=== Text zum Lesen ===
Samstag, 28. März 2009

Valenci-Ja

Sie hat's mir ja nicht leicht gemacht, die Stadt. Gestern scheucht sich mich um sich herum, verhüllt ihr Innerstes, schickt mich in die vorgelagerte Wallachei und heute morgen gabs kein warmes Wasser.

Mann oder Maus war die Frage. El Zauselito, der betagte aber freundliche Hotelbesitzervater, war verschwunden. Sein Sohn war nicht da. Es gibt keine anderen Gäste. Um es abzukürzen: Ich habe kalt geduscht. Nicht lange. Und nicht ausgiebig. Aber ich habe es gemacht. Ich bin ein Naturtyp. Ganz ein Harter! Rüdiger Nehberg, du Flasche, bereite deinen Abgang aus dem Survival-Business vor, die neue Zeit gehört El Jörch, der coolsten Sau der Vorderpfalz! Das Wasser war so kalt, dass ich nach einer kurzen Sichtprüfung überzeugt war, ich sei eine Frau. Ging aber wieder vorbei.

Dann also los, hieß es, ab in die Stadt. Kurze Überlegungen, mir noch ein paar Extrabeulen in mein Auto zu treten, um abschreckender zu wirken, führten zu keinem Ergebnis und ich ließ es. Wenn es noch Beulen bekommen soll, wird es so sein. Da soll sich der Mensch nicht einmischen. Nach kaum einer halben Stunde für die 3 Kilometer habe ich auch das Centro Historiquo nebst ebenso historischer Parkgarage gefunden. Die Altstadt ist klein, hat viele verwinkelte Gassen und es ist in vielen davon beängstigend dunkel. Das Gleiche gilt eins zu eins für das Parkhaus.

Valencias Innenstadt ist riesig! Schon nach wenigen Schritten hatte ich mich behaglich verlaufen. Darüber hinaus empfinde ich Stadtpläne und Reiseführer als Beleidigung meines Intellekts. Deswegen habe ich sowas nie dabei. Wenn man nur lange genug läuft, kommt man auch überall hin.
===
### Aufgabe 1
Schreiben Sie die Zeilen der folgenden Datensätze vollständig und unverändert ab, lassen Sie dabei bitte die Bilder weg.
=== Zu nutzende Datensätze ===
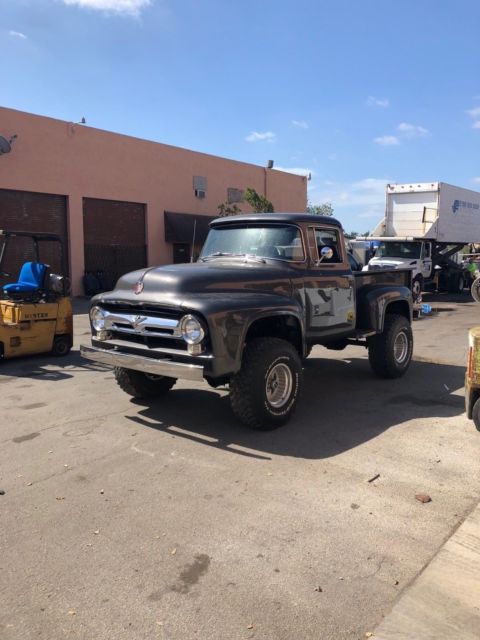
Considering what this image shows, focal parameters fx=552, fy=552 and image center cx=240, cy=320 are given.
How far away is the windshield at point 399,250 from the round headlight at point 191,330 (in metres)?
18.8

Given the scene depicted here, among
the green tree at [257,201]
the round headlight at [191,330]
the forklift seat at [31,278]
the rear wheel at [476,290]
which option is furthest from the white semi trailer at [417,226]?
the round headlight at [191,330]

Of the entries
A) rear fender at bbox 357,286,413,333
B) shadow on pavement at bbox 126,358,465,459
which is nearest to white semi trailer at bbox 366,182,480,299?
rear fender at bbox 357,286,413,333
===
### Aufgabe 2
Nennen Sie alle Personennamen, die im Text über Valencia vorkommen.

### Richtige Lösung 1
Considering what this image shows, focal parameters fx=552, fy=552 and image center cx=240, cy=320 are given.
How far away is the windshield at point 399,250 from the round headlight at point 191,330 (in metres)?
18.8

Given the scene depicted here, among
the green tree at [257,201]
the round headlight at [191,330]
the forklift seat at [31,278]
the rear wheel at [476,290]
which option is furthest from the white semi trailer at [417,226]?
the round headlight at [191,330]

Of the entries
A) rear fender at bbox 357,286,413,333
B) shadow on pavement at bbox 126,358,465,459
which is nearest to white semi trailer at bbox 366,182,480,299?
rear fender at bbox 357,286,413,333

### Richtige Lösung 2
El Zauselito, Rüdiger Nehberg, El Jörch